Category Difficulty (Out of 5)
Homeworks (Written) 5
Homeworks (Programming) 4
Project 4
Exams 5

The course 10-701 is a PhD level course in the Machine Learning Department at Carnegie Mellon University. The course is good for those who want to understand Machine Learning with a focus on theoretical aspects and foundations of it. This course also includes programming assignments and a project, however, students should note that the course has strong focus on theoretical foundations and suits PhD students who want to contribute to the Machine Learning field. The topics covered in this course are listed below:

Topics Covered

  1. Foundations of ML (Three axes of ML: Data, Algorithms, and Tasks, MLE, Bayesian Estimation, MAP, Decision Theory)
  2. Non-Parametric Models: K-Nearest Neighbors, Kernel Regression
  3. Linear Regression
  4. Regularized, Polynomial, Logistic Regression
  5. Decision Trees
  6. Naive Bayes, Generative vs Discriminative
  7. Neural Networks and Deep Learning
  8. Support Vector Machines
  9. Boosting, Surrogate Losses, Ensemble Methods
  10. Clustering, KMeans
  11. Graphical Models (Bayesian Networks)
  12. Sequence Models: HMMs, State Space Models, other time series models
  13. Generalization, Model Selection
  14. Learning Theory
  15. Representation Learning: Feature Transformation, Random Features, PCA, ICA
  16. Reinforcement Learning

Class Structure

  1. Lectures on the above topics mentioned
    1. Importance & Significance
    2. Theoretical Derivations
    3. Algorithms
  2. Industry Lecture
  3. Homeworks
    1. Written
    2. Programming
  4. Project
    1. Programming - using large real-world dataset

Homeworks and Project

The homework component of the course is divided into written and programming parts. The written component is usually the heaviest part in the homeworks which involves proofs, derivations, and other concepts taught in the class. Students are expected to know the concepts of Linear Algebra. The programming parts require you to develope algorithms learned in class and being proficient in Python language is important.

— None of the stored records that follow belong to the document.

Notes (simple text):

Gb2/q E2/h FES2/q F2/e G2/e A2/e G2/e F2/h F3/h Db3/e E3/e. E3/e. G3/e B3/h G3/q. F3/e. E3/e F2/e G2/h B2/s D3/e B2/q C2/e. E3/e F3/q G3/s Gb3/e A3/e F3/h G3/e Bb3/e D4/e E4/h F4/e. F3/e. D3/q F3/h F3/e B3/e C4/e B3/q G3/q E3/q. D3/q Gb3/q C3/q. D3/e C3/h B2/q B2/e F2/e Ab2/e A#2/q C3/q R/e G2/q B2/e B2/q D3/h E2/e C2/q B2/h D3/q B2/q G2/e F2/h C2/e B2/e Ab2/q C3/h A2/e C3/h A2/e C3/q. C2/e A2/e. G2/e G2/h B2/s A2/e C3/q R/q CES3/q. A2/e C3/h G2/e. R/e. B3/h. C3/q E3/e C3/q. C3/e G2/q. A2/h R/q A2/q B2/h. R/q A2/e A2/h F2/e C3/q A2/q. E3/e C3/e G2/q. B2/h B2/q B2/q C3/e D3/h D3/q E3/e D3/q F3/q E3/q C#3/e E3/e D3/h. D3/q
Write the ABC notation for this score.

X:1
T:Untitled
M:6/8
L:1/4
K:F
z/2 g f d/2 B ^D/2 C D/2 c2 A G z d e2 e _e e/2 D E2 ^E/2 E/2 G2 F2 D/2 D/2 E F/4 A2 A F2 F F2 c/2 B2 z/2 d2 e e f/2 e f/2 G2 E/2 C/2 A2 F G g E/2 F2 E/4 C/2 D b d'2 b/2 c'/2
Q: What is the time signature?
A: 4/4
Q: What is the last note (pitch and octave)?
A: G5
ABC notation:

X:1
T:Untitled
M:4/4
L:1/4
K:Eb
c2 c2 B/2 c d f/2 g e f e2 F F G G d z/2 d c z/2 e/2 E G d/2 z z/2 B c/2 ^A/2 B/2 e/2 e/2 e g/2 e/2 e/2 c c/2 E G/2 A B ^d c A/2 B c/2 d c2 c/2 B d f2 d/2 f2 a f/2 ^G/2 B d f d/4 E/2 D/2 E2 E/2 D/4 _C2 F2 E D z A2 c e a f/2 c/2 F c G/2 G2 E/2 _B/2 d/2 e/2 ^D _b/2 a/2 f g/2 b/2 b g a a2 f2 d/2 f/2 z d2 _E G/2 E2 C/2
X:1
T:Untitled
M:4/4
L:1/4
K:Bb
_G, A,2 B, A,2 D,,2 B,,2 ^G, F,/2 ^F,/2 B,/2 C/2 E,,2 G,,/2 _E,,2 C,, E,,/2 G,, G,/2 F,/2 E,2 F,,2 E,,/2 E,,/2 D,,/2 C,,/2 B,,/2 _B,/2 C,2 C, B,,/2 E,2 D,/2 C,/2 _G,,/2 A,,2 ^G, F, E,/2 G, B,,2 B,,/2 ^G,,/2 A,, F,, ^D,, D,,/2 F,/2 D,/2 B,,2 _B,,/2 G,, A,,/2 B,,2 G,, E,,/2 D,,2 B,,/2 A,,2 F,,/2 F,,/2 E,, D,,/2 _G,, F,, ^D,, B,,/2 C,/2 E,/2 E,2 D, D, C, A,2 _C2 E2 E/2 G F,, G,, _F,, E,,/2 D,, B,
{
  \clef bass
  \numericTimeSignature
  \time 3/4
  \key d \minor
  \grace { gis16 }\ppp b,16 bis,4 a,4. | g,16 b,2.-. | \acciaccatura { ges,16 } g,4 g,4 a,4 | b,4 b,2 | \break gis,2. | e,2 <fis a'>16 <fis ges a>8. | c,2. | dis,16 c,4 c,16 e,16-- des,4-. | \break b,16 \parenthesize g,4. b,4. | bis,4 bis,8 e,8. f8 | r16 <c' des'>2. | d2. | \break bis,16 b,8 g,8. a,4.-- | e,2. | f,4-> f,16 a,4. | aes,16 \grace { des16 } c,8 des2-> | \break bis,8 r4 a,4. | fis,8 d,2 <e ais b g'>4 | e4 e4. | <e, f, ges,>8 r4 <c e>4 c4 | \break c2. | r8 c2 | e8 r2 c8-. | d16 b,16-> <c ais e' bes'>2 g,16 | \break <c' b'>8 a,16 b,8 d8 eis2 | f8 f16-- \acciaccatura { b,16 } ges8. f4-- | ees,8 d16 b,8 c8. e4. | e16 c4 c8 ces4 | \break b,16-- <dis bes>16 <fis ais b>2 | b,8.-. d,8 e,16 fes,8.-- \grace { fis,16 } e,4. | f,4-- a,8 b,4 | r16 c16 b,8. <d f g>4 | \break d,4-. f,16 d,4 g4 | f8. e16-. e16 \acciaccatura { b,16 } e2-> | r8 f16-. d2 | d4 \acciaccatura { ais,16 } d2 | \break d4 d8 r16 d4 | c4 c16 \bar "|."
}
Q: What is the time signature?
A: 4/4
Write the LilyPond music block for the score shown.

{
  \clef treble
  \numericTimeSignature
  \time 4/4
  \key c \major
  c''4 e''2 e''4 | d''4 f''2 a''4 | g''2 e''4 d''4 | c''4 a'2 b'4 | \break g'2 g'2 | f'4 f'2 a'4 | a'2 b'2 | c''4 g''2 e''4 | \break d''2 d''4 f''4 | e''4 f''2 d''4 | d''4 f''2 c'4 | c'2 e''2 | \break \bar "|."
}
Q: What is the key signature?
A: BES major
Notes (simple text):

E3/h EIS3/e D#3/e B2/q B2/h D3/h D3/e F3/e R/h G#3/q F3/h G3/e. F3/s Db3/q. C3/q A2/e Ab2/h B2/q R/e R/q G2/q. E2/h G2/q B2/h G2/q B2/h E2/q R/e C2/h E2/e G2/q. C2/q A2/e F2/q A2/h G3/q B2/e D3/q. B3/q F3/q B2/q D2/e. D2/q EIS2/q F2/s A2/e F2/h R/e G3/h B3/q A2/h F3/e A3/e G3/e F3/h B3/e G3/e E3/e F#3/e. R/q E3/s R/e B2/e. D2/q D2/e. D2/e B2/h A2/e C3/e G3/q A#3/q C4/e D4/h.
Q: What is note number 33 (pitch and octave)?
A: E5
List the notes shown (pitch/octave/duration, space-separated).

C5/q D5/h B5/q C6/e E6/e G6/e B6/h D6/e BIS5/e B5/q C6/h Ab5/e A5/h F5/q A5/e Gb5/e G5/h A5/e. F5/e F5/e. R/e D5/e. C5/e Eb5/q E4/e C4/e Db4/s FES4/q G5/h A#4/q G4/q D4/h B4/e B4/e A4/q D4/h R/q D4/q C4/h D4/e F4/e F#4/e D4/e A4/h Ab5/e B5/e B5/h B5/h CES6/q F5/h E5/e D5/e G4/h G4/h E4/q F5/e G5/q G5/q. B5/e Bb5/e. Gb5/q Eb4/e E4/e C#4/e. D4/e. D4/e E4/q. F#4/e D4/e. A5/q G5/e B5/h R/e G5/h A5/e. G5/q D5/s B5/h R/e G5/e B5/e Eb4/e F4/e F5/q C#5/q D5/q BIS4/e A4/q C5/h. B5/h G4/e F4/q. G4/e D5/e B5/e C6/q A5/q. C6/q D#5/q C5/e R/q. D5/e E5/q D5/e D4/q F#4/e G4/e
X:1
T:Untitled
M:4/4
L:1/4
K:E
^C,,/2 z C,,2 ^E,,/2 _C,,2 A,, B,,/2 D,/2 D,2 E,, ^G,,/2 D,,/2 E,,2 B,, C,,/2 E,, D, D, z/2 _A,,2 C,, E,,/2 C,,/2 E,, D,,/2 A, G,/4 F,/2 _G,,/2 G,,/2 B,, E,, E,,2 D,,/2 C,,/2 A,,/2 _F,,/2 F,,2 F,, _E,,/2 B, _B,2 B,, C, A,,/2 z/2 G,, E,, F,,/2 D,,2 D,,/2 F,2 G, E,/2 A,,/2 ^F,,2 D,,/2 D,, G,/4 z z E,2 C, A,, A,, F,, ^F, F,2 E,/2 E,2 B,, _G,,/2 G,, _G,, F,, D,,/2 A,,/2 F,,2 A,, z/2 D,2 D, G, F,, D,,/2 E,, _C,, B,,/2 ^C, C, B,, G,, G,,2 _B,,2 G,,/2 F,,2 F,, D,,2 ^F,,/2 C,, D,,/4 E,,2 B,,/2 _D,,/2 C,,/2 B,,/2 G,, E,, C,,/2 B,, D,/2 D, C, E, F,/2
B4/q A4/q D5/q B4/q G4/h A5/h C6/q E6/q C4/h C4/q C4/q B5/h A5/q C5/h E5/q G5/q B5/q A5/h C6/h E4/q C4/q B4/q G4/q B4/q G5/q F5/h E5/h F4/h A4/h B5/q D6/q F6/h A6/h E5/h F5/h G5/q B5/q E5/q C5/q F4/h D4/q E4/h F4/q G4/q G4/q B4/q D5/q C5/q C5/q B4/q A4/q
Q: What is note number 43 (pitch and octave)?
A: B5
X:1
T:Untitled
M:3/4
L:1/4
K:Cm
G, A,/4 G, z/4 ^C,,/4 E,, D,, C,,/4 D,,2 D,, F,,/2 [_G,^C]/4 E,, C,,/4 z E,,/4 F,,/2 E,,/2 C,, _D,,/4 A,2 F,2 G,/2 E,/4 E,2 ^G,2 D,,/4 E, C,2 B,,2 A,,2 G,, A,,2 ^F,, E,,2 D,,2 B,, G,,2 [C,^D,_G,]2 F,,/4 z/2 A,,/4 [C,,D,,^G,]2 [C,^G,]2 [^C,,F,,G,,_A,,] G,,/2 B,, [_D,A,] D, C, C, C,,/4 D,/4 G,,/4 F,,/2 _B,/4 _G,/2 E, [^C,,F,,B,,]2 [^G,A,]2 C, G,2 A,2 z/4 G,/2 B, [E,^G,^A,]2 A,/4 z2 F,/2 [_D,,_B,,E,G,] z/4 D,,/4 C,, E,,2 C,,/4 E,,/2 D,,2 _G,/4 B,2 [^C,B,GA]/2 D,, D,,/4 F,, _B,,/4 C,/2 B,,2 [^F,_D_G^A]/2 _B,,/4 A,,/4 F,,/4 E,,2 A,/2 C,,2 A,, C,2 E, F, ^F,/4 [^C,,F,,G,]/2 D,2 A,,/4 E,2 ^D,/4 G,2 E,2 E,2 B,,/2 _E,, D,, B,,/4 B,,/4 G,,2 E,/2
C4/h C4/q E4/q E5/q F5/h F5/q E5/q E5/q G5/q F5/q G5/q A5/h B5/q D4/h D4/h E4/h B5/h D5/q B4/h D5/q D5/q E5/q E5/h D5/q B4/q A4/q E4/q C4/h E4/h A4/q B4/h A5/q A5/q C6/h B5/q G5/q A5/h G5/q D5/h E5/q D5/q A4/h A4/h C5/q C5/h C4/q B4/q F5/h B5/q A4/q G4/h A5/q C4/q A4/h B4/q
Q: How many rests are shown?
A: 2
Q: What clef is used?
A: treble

The project lets you learn working with real-world large datasets and apply different models and techniques learned in class for solving real-world problems. Through the project, you will also explore cloud computing platform AWS services.

Exams

The course involves two exams mainly during the mid-term and end-term weeks. Make sure to prepare as early as possible by going through the lectures, homeworks, and practicing previous years exams. The questions are similar to the homeworks written components which involve proofs and derivations.

Tips and Tricks to do Well

  • Definitely attend lectures and recitations. Can also review recordings later on your time.
  • Make sure to review your knowledge on Linear Algebra.
  • Refer to the external resources pointed out during the lectures.
  • Start Homeworks and prepare for the exam very early.
  • Follow-up on Piazza for any clarifications or doubts. One can also attend OH for any help.